+++ Provided passage
I want to write a query that will give me a list of users for every day who were active in last 30 days.
This gives me total unique users on only that day; I can't get it to give me the last 30 for each date. Help is appreciated.
SELECT
user_id,
event_date
FROM
[TableA]
WHERE
1=1
AND user_id IS NOT NULL
AND event_date >= DATE_ADD(CURRENT_TIMESTAMP(), -30, 'DAY')
GROUP BY
1,
2
ORDER BY
2 DESC
Below is for BigQuery Standard SQL and has few assumption about your case:
there is only one row per date per user
user is considered active in last 30 days if user has at least 5 (sure can be any number - even just 1) entries/rows within those 30 days
If above make sense - see below
#standardSQL
SELECT
user_id, event_date
FROM (
SELECT
user_id, event_date,
(COUNT(1)
OVER(PARTITION BY user_id
ORDER BY UNIX_DATE(event_date)
RANGE BETWEEN 30 PRECEDING AND 1 PRECEDING)
) >= 5 AS activity
FROM `yourTable`
)
WHERE activity
GROUP BY user_id, event_date
-- ORDER BY event_date
If above assumption #1 is not correct - you can just simple add pre-grouping as a sub-select
#standardSQL
SELECT
user_id, event_date
FROM (
SELECT
user_id, event_date,
(COUNT(1)
OVER(PARTITION BY user_id
ORDER BY UNIX_DATE(event_date)
RANGE BETWEEN 30 PRECEDING AND 1 PRECEDING)
) >= 5 AS activity
FROM (
SELECT user_id, event_date
FROM `yourTable`
GROUP BY user_id, event_date
)
)
++++++
+++ Supplied entries
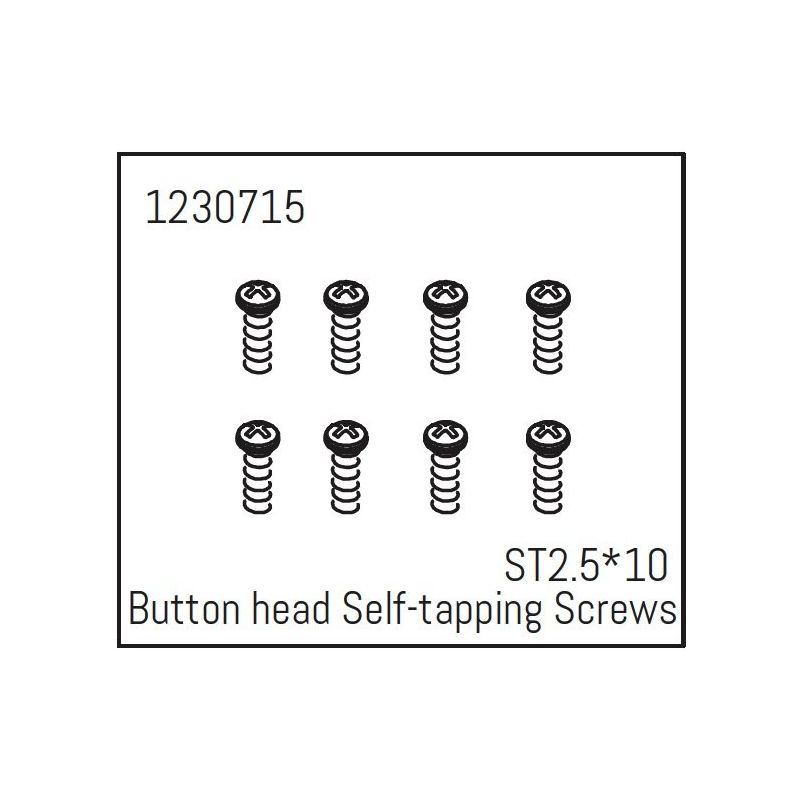 1230715 - Button head Self-tapping screws ST2.5*10 (8) - Khamba - 1 1230715 - Button head Self-tapping screws ST2.5*10 (8) - Khamba - 1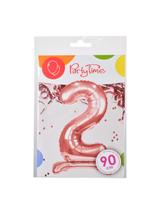 Balon foliowy cyferka XXL stojący nr 2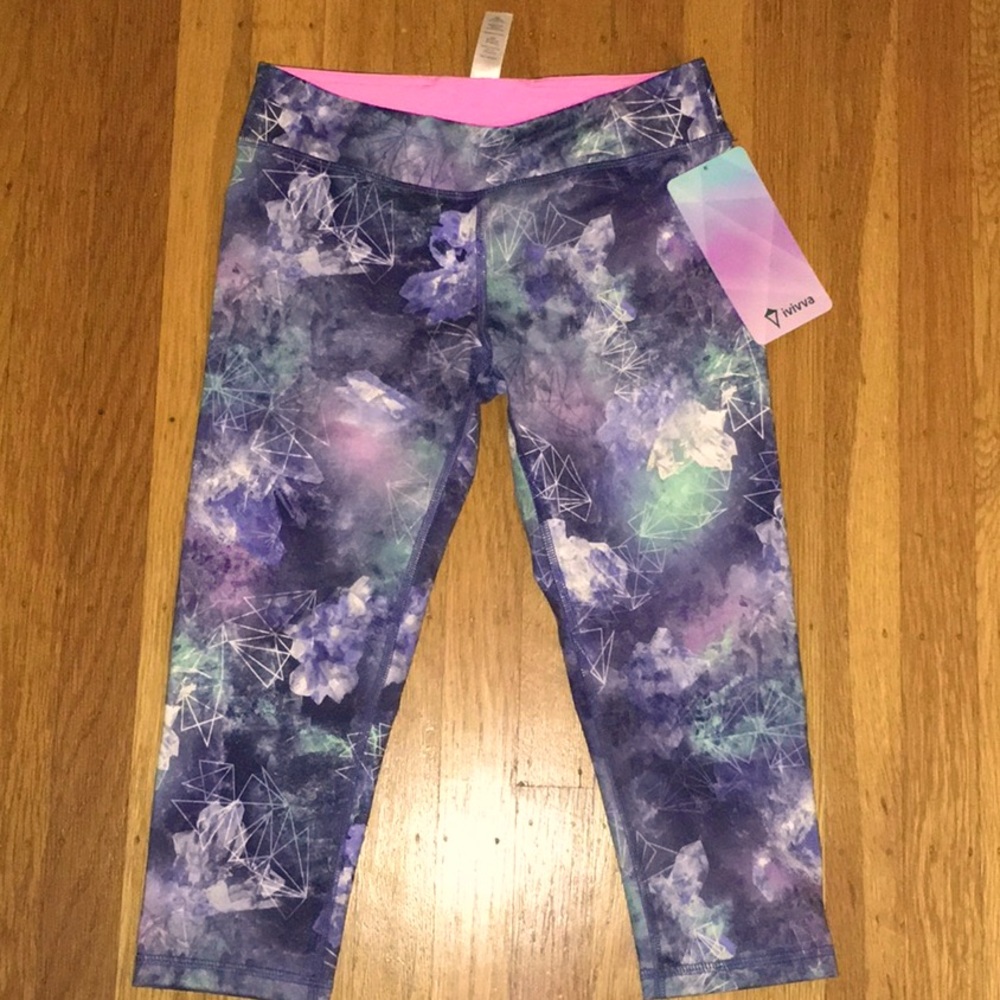 IVIVVA by Lululemon Kid’s 14 (Women’s 2) Cropped Legging NEW With Tags NWT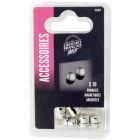 PUNAISE MAGNETIQUE ARGENT   SACHET X10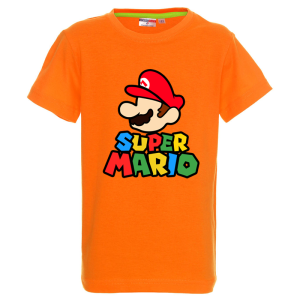 Цветна детска тениска- Супер Марио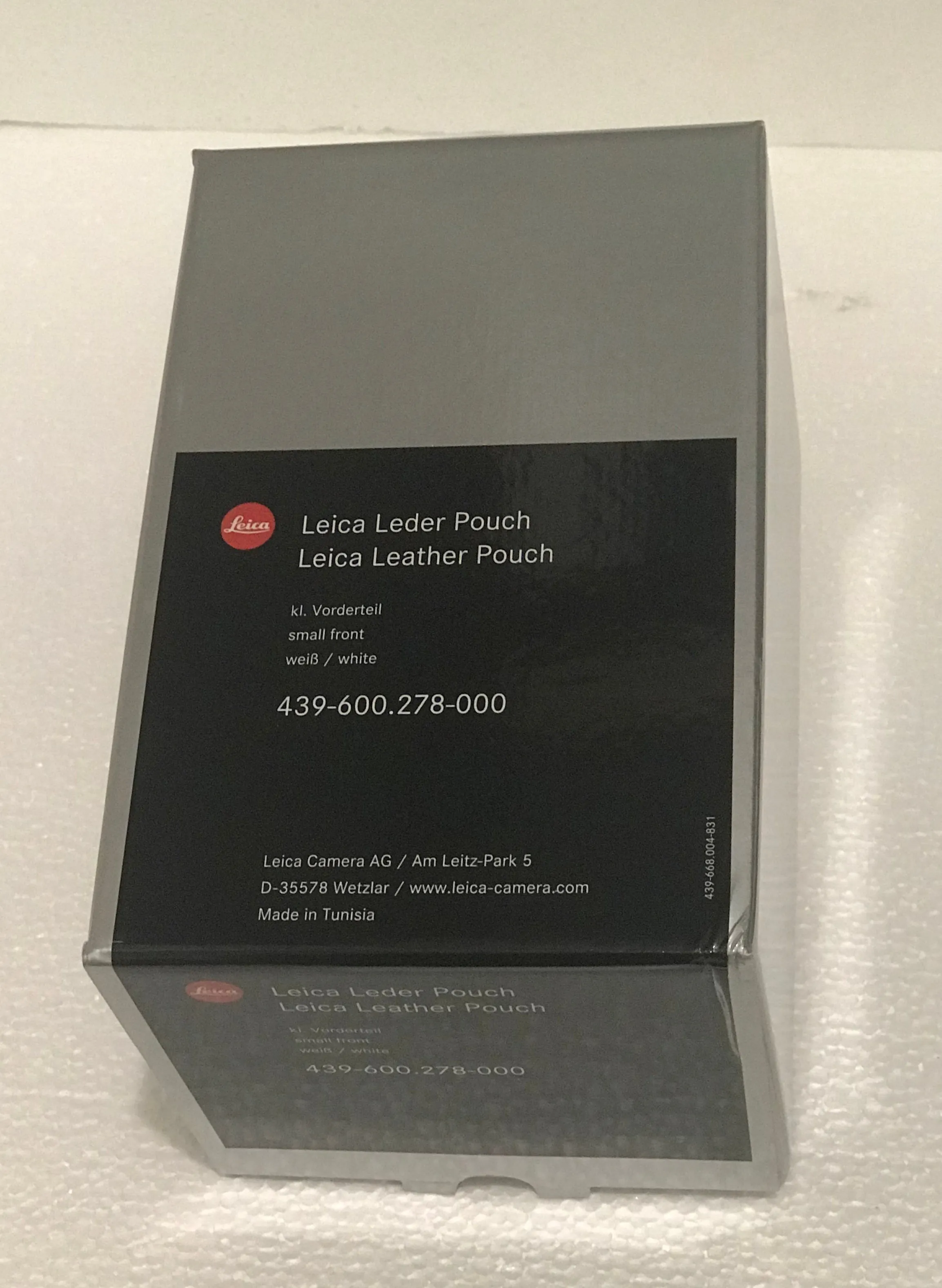 Leica Soft Leather Case "Snow White"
++++++
** Task goal **
Please reproduce the stretch of the SQL thread on active users from "I want to write" through "Help is appreciated.".

** Written answer **
I want to write a query that will give me a list of users for every day who were active in last 30 days.
This gives me total unique users on only that day; I can't get it to give me the last 30 for each date. Help is appreciated.